During its initial year, the identity of the group was kept secret. As of 1907, the association claimed to have around 40 members. In the same year it contacted the Swedish Social Democratic Party and sought cooperation with them to host a public meeting on the 10th anniversary of the founding of the Bund. The meeting was organized by the arbetarkommun of Stockholm on October 8, 1907. Bernand Jofé of the Bund spoke at the meeting.

In October 1908, the Executive Committee of the Swedish Social Democratic Party granted 100 Swedish krona to the association, to set up a reading room for emigree activists in Stockholm. Another 100 krona was allotted by the Stockholm arbetarkommun. The reading room was set up in Folkets Hus, rented jointly by Zukunft and the Israeli Workers Association.

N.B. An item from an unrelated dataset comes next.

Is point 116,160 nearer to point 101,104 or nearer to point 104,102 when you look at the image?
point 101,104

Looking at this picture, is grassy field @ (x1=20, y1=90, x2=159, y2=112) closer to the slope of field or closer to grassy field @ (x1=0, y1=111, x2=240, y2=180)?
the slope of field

The support given from the Swedish Social Democrats to Zukunft caused a rift between the association and the Stockholm-based Support Group of the Russian Social Democratic Labour Party. The RSDLP group was led by Bernhard Mehr who claimed that since the Bund had merged into the RSDLP, the economic assistance should not have been given to Zukunft directly. A year later, the rift has settled and Zukunft, the Israeli Workers Association and the RSDLP support group decided to run the reading room jointly. The economic assistance from the Swedish Social Democratic Party was however discontinued.

Bundist activities continued in Sweden, at least until the late 1940s.